How is the washing of turbine blades carried out with the condensate?

Answers:

  1. The washing is carried out with the condensate at 100C.
  2. The turbine is cooled or heated up to 100C and filled with the condensate via a turbine drain.
  3. The rotor is turned or barred by hand and the condensate is drained after 2 to 4 hours.
  4. It is then again filled with the condensate at 100C (but up to the rotor center-level), the rotor is rotated and the condensate is drained after sometime. This process is repeated several times.

How is turbine blade washing with wet steam carried out?

Answers:

  1. Wet steam produced usually by injecting cold condensate into the superheated steam, is introduced to the turbine which is kept on running at about 20% of nominal speed.
  2. For backpressure turbine the exhaust steam is let out into the open air through a gate valve. For a condensing turbine, the vacuum pump is kept out of service while cooling water is running, with the effect that the entering cooling steam is condensed. The condensate is drained off.
  3. The washing steam condition is gradually adjusted to a final wetness of 0.9 to 0.95.

    Note, it is important:

  4. not to change washing steam temperature by 10C/min,
  5. to keep all turbine cylinder drains open.

How is velocity compounding accomplished?

Answers:

  1. This is accomplished by an arrangement with alternate rows of fixed blades and moving blades. The mounted on the casing while the moving blades are keyed in series on a common shaft. The function of the fixed blades is to correct the direction of entry of steam to the next row of moving blades.
  2. The high velocity steam leaving the nozzles passes on to the 1st row of moving blades where it suffers a partial velocity drop.
  3. Its direction is then corrected by the next row of fixed blades and then it enters the 2nd row of moving blades. Here the steam velocity is again partially reduced. Since only part of the velocity of the steam is used up in each row of the moving blades, a slower turbine results. This is how velocity compounding works.

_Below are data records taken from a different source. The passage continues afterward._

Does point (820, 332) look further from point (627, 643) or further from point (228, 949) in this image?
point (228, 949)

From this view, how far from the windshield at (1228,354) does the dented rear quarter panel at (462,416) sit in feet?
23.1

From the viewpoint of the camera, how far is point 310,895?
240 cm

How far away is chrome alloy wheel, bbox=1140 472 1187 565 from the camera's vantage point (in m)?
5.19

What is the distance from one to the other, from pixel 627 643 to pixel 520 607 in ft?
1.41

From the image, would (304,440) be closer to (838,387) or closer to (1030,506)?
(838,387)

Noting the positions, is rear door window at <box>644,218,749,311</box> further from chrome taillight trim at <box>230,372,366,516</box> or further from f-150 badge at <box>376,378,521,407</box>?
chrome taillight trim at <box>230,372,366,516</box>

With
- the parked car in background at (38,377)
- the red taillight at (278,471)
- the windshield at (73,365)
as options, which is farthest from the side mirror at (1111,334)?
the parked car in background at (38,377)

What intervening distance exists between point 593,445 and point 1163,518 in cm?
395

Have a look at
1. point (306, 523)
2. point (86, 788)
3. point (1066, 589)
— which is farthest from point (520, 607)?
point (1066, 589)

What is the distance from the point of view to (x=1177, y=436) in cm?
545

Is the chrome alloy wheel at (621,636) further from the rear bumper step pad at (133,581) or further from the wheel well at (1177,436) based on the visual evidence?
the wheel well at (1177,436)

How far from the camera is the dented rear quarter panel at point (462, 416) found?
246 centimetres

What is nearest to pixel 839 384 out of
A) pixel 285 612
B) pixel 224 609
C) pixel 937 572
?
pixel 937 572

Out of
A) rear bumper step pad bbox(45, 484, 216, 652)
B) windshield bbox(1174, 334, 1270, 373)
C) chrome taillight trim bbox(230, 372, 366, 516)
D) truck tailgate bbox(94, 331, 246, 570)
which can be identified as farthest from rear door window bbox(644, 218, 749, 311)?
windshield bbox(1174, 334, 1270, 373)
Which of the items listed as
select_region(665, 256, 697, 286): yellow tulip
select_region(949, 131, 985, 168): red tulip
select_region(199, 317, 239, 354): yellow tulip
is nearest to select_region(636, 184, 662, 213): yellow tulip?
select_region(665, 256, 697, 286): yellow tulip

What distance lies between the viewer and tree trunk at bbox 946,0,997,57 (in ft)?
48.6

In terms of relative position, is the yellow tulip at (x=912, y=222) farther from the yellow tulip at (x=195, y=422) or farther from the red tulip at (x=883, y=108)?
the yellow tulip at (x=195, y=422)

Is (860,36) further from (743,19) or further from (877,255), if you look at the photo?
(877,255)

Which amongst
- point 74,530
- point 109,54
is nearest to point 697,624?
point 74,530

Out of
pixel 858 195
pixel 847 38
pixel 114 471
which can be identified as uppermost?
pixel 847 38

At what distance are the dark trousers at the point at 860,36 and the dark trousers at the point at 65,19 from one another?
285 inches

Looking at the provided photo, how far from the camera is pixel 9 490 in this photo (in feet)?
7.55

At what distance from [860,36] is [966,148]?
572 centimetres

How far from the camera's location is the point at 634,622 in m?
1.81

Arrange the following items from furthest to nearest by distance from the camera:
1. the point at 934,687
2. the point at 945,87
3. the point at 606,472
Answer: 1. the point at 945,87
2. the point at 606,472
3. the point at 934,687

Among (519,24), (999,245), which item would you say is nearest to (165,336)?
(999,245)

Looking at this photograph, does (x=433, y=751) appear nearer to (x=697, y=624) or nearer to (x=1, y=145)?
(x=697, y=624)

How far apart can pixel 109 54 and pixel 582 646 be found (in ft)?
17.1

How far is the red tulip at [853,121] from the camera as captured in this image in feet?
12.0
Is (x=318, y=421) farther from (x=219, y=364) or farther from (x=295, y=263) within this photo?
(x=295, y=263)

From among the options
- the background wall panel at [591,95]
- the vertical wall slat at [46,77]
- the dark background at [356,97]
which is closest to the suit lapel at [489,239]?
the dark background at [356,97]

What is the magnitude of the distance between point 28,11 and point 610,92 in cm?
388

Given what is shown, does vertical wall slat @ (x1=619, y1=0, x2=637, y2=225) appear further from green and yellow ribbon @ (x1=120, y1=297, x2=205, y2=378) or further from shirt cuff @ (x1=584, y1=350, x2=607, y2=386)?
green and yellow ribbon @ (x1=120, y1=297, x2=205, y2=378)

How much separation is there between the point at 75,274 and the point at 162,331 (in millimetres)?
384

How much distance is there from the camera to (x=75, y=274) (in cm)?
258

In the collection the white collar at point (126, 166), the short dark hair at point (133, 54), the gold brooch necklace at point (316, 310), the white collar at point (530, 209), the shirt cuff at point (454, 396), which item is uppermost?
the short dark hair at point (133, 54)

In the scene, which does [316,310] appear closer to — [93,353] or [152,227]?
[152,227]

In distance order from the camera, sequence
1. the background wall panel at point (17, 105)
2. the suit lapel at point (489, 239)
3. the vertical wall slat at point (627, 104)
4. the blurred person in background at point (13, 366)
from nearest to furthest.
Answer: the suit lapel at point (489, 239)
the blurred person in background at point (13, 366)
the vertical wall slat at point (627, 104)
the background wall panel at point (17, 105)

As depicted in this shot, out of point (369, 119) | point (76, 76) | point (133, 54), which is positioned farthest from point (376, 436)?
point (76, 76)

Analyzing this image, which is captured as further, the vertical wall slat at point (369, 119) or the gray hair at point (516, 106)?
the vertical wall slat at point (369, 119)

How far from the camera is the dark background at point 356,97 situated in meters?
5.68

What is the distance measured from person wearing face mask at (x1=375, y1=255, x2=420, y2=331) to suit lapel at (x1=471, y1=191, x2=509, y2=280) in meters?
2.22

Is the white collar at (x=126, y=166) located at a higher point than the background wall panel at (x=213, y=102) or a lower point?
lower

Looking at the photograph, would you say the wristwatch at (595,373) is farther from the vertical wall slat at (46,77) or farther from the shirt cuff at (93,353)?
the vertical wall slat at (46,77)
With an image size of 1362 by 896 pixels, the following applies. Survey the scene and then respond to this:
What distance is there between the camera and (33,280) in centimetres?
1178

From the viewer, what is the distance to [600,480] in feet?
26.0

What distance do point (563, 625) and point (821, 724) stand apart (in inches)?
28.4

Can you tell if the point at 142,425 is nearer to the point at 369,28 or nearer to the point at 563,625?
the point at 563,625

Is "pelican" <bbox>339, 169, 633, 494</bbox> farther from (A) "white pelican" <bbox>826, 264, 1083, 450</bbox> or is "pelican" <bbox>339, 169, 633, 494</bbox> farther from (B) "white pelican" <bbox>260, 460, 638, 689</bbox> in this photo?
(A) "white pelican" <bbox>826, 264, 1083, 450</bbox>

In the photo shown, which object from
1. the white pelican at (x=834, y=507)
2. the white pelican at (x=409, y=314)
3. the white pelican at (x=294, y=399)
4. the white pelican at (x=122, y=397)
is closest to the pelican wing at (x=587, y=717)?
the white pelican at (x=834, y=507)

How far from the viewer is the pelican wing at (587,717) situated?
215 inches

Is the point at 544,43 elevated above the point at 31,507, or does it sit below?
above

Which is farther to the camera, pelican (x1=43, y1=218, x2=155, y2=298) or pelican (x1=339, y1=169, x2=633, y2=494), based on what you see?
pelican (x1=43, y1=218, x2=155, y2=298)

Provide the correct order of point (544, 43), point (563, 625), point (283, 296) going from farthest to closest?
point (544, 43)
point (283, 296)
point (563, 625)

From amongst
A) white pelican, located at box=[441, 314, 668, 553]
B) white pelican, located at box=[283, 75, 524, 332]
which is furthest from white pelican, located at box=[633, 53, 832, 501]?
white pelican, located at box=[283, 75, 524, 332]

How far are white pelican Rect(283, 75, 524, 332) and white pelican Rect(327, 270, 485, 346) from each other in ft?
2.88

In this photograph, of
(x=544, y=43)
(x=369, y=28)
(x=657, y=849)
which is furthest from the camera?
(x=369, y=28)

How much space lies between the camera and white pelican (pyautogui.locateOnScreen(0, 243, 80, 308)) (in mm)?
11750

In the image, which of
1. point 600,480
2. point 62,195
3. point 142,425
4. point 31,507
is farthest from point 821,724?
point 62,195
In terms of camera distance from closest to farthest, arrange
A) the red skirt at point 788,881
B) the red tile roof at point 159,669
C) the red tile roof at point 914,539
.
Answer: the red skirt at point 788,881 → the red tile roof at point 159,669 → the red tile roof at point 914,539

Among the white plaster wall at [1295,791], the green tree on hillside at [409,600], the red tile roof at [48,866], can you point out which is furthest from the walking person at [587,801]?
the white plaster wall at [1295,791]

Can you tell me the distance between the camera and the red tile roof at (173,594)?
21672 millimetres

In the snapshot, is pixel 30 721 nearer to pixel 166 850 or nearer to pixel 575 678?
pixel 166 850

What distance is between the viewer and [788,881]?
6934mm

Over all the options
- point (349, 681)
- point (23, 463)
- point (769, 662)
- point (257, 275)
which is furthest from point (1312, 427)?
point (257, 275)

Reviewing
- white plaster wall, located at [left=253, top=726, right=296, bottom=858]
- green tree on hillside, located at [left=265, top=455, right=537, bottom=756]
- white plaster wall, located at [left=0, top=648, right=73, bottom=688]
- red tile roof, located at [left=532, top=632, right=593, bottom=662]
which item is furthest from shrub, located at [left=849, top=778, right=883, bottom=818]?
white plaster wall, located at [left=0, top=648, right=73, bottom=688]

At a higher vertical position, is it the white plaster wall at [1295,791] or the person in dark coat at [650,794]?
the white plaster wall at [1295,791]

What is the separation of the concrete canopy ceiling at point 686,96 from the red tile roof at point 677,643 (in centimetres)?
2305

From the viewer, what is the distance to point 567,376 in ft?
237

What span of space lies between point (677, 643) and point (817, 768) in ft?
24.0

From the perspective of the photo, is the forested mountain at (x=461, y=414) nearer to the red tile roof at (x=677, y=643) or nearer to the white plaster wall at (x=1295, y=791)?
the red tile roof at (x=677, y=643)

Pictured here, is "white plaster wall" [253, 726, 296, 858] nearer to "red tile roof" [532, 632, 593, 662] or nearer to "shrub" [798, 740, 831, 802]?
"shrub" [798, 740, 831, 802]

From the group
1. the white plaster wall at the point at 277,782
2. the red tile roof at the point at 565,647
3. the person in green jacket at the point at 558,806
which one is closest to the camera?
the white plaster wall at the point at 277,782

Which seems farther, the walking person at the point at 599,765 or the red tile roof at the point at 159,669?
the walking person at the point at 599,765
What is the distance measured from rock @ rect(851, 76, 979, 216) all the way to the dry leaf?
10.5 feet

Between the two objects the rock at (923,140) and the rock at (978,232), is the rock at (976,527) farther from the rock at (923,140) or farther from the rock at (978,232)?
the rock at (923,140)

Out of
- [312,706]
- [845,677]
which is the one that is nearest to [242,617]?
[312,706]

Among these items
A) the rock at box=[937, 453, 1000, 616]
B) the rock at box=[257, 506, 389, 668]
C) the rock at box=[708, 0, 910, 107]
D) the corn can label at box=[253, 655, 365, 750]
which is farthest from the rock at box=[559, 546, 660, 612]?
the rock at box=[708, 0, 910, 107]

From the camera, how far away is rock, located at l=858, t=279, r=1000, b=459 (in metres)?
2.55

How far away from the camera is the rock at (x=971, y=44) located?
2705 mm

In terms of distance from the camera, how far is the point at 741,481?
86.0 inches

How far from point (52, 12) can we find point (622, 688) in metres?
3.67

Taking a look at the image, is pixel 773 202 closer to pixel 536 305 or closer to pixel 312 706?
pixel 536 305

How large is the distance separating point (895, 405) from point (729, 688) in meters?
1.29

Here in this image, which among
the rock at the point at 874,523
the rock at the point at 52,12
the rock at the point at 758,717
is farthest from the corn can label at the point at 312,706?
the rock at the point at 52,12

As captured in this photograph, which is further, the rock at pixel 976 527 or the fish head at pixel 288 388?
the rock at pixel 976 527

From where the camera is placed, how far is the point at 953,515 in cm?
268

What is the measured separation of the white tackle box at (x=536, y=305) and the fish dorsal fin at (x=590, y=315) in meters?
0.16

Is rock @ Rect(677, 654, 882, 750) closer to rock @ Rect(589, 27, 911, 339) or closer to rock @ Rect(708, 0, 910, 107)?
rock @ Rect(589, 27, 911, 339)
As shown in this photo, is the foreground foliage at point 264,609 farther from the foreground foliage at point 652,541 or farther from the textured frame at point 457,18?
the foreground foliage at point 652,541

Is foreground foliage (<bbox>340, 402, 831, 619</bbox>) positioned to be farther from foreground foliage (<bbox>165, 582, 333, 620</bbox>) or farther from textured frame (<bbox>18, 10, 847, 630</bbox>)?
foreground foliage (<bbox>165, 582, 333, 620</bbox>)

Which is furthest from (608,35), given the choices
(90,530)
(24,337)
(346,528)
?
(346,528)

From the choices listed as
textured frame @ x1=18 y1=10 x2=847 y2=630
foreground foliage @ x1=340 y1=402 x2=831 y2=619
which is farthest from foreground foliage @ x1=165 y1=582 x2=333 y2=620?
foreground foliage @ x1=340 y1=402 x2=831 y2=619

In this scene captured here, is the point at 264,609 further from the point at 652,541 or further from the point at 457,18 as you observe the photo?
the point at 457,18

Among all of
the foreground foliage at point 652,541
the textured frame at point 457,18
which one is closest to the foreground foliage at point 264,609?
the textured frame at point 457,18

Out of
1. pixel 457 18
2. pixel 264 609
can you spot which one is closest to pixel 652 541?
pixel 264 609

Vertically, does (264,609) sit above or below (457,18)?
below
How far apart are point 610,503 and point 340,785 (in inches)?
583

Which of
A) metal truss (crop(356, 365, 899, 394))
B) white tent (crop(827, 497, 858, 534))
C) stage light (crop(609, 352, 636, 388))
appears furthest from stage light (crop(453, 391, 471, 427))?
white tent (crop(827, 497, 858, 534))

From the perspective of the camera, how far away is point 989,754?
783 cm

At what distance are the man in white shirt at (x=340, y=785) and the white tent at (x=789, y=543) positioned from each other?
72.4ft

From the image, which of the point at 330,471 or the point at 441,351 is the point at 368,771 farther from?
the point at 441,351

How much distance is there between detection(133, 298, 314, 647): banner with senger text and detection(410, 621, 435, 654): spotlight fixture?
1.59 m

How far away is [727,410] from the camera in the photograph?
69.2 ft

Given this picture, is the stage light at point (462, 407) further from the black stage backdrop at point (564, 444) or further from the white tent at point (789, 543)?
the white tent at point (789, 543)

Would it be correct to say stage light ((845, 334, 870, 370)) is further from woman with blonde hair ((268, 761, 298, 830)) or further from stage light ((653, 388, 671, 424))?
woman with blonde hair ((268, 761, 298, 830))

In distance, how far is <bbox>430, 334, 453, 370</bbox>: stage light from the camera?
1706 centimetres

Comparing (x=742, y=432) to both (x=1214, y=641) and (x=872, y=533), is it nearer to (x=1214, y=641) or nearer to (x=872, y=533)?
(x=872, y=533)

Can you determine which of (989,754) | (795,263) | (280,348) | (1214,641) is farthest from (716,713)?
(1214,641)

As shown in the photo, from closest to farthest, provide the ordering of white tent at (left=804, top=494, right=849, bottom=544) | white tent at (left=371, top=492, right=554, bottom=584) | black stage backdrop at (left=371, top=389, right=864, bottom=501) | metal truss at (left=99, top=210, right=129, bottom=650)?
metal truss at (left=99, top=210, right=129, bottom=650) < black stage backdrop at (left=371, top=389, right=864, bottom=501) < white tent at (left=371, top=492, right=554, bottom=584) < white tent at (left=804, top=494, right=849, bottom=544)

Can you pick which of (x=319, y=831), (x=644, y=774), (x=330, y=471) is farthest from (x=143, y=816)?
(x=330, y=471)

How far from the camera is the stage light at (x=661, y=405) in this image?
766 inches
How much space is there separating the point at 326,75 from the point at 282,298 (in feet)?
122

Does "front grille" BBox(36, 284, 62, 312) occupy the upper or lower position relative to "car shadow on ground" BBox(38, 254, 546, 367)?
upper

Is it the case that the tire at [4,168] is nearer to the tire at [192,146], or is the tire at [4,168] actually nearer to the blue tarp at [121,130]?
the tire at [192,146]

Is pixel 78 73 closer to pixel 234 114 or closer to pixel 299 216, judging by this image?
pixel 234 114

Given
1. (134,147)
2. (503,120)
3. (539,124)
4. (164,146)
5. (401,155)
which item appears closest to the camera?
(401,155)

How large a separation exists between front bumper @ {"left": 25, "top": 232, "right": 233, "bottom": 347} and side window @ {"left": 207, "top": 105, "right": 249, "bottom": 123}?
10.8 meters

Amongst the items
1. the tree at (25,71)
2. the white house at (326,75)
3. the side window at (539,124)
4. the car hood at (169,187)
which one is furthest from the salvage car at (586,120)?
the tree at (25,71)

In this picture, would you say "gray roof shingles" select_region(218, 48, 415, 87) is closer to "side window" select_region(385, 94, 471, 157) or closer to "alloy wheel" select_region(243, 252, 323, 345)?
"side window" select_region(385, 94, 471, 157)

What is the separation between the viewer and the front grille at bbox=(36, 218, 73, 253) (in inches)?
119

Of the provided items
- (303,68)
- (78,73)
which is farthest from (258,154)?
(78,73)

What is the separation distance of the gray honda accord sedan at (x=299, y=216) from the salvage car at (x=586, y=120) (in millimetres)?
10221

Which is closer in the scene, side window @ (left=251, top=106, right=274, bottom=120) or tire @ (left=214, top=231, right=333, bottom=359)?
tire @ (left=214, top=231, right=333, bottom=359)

How many governors are needed for safe turbine operation? Why?

Answer:  Two independent governors are needed for safe turbine operation:

  1. One is an over speed or emergency trip that shuts off the steam at 10 percent above running speed (maximum speed).
  2. The second, or main governor, usually controls speed at a constant rate; however, many applications have variable speed control.

How many types of particle-impact damage occur in turbine blades?

Answers:

  1. Erosion/corrosion.
  2. Foreign-particle impacts.
  3. Solid-particle erosion.
  4. Water damage.

How to prevent turbine deposition?

Answers:

By upgrading the quality of steam. That is by ensuring proper:

  1. Boiler feed water quality.
  2. Steam boiler model.
  3. Boiler design.
  4. Boiler operation.

How will you detect that misalignment is the probable cause of excessive vibration?

Answers:

  1. Coupling to the driven machine is to be disconnected.
  2. The turbine is to be run alone.
  3. If the turbine runs smoothly, either misalignment, worn coupling or the driven equipment is the cause of the trouble.

How would you slop a leaky tube in a condenser that was contaminating the feed-water?

Answer:  To stop a leaky tube from contaminating the feed water, shut down, remove the water-box covers, and fill the steam space with water. By observing the tube ends you can find the leaky tube. An alternate method is to put a few pounds of air pressure in the steam space, flood the water boxes to the top inspection plate, and observe any air bubbles. Once you have found the leaky tube, drive a tapered bronze plug (coated with white lead) into each end of the tube to cut it out of service. This allows you to use the condenser since the tubes need not be renewed until about 10 percent of the tubes are plugged.

How would you stop air from leaking into a condenser?

Answer:  First, find the leak by passing a flame over the suspected part while the condenser is under vacuum. Leaks in the flange joints or porous castings can be stopped with asphalt paint or shellac. Tallow or heavy grease will stop leaks around the valve stems. Small leaks around the porous castings, flange nuts, or valve stems can always be found by the flame test. So, you might have to put the condenser under a few pounds of air pressure and apply soapsuds to the suspected trouble parts.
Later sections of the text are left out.